I recently spent almost a week at home alone. Just hours after returning to our house from a full family trip to North Carolina, Amy packed up all four kids and took off for another family trip, sans me, in Maine. My new job does not allow for nearly as much vacation as the old one.
While at work on the day that they were to return home, I made mention to someone that I had been a bachelor for some time and that my family was due back later. After some small talk about where they had been, there came this exchange:
“It’s been quiet around the house, that’s for sure.” I said.
“But sad, right? So sad,” she asked.
“Oh……well……I guess there have been some lonely moments,” I said with a smile, “But it’s been an okay break too.”
The look she gave me seemed to be some combination of pity and disgust.
“Oh. Well, I think it’s sad,” she said as she walked away, clearly thinking less of me.
While this particular conversation was a more crystallized version on the theme, it is a similar one to those I have had before.
The evolution of the New American Parent is continuing at an ever-rapid pace. Mothers and fathers are both expected to do more, be involved more, and, I guess, love more.
Every day we leave the house as a family, all in one van, and people get dropped off along the way. At the end of the day, the process repeats itself in reverse. We get home and watch some television or play games or read books. We eat dinner, kind of, together (the adults are there but we don’t really get our food until after all the kids are in bed.)

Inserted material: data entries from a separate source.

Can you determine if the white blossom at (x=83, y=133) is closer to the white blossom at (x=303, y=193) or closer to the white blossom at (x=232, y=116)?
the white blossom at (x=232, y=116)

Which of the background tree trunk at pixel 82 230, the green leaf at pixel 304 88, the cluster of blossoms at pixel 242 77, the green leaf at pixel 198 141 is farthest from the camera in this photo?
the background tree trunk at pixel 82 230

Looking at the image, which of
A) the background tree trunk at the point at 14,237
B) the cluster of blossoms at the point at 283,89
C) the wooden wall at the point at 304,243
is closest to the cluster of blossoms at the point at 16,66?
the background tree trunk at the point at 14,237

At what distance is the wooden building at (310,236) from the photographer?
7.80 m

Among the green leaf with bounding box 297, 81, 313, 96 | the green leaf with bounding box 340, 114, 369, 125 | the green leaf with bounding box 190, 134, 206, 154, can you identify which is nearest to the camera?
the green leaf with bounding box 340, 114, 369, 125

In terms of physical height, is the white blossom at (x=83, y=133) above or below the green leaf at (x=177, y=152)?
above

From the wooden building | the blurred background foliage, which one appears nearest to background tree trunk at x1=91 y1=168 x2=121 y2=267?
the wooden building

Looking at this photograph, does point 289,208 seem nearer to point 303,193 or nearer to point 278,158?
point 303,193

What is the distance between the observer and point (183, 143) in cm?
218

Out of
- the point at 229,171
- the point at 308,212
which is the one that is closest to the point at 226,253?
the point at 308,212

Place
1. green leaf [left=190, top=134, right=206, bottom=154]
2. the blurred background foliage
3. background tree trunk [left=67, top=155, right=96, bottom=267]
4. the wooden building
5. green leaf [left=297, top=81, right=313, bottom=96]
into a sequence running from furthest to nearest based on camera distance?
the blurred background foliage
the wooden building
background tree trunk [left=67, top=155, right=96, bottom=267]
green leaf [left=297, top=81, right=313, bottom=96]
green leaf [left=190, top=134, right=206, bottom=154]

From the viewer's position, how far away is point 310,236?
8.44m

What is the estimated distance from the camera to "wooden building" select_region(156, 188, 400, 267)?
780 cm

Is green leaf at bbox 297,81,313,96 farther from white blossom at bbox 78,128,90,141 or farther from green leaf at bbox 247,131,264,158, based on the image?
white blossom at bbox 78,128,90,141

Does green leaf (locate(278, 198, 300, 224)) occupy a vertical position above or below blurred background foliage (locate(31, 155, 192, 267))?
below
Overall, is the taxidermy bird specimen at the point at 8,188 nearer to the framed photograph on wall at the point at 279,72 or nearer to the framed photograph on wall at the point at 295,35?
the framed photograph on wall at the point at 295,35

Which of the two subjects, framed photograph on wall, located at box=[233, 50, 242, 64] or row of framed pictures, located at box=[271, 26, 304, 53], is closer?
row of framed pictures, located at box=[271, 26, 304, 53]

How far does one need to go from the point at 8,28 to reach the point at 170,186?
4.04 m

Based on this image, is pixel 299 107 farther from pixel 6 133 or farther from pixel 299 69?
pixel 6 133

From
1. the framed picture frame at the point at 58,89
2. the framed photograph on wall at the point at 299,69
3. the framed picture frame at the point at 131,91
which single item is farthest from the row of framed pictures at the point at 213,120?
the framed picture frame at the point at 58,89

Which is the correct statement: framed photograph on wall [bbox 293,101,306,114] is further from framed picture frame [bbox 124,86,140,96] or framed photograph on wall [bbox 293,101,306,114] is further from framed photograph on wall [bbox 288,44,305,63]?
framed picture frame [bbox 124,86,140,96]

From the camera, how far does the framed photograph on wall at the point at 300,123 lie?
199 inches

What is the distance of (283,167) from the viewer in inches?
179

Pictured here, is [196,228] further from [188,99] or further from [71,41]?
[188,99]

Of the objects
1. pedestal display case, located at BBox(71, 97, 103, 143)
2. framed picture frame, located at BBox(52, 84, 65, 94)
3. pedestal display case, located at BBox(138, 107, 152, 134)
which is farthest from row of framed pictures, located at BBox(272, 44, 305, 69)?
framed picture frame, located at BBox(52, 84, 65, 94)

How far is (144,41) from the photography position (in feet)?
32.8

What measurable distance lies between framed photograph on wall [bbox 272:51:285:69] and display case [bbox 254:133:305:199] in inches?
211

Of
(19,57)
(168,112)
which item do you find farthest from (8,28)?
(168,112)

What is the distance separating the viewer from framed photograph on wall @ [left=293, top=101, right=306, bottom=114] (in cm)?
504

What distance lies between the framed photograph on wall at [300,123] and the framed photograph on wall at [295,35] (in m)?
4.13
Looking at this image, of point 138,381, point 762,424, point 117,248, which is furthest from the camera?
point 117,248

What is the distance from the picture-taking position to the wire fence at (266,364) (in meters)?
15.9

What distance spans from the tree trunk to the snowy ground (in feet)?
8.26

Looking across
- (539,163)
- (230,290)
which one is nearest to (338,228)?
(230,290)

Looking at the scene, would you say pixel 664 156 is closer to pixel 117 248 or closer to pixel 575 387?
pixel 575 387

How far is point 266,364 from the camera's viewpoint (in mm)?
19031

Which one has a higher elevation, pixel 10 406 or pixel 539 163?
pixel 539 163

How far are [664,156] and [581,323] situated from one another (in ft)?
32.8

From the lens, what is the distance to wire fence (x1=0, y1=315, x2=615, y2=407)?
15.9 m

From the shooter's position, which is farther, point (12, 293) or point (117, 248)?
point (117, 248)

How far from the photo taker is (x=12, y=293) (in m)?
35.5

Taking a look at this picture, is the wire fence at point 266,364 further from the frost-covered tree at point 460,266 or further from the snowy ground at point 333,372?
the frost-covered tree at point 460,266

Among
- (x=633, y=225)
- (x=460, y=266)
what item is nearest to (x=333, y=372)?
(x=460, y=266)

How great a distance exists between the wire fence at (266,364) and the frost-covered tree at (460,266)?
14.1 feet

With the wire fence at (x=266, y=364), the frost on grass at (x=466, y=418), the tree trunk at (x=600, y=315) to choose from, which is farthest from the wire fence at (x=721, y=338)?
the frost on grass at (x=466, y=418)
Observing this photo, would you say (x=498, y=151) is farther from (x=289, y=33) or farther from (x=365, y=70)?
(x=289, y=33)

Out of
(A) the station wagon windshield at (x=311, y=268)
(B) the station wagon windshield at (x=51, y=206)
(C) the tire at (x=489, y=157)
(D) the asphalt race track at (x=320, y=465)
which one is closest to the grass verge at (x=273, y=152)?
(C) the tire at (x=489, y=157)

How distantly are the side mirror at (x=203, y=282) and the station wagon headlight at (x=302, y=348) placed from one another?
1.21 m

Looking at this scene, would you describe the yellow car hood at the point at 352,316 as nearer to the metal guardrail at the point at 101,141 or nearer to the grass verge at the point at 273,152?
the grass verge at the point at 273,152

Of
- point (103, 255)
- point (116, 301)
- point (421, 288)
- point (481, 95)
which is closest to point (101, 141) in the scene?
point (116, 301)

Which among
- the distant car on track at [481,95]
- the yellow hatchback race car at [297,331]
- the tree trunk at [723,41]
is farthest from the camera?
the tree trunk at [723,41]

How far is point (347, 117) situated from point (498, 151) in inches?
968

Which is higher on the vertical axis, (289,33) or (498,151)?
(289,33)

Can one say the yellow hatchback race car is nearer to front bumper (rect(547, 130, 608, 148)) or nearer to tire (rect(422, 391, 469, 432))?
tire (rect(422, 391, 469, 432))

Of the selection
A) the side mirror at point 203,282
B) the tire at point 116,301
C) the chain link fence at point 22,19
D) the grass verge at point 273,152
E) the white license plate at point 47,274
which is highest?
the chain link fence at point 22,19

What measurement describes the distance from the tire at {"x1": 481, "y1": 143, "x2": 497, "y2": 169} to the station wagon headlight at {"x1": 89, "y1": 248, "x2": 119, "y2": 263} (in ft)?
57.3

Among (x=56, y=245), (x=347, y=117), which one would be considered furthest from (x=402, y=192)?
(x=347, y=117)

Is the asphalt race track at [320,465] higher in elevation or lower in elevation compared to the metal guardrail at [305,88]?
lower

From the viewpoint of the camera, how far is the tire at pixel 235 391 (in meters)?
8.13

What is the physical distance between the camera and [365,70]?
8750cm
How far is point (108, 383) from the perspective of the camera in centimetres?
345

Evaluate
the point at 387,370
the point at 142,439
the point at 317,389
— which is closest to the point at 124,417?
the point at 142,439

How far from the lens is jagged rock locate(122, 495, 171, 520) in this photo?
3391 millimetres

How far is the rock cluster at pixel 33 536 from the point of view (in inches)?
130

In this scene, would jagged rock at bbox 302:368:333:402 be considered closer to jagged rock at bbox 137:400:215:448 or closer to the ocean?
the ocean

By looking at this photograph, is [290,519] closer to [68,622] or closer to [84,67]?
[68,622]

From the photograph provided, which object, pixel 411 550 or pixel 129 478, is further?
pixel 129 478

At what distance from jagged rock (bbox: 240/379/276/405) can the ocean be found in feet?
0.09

By the time the weekend rolls around there are swim lessons, soccer games, trips to the mall, park, or just hanging out in the living room.
We do all these things together. Frankly, the amount of time that we’re not at work and not with at least one child is amazingly small.
I think in the eight plus years since Maggie was born, Amy and I have gone on fewer than four dates a year. We’ve actually had two vacations without kids (even one cruise!) but if you add up all those days together, it comes to about a week. Since the twins were born, I think, we’ve seen maybe three movies in the theater that aren’t rated G.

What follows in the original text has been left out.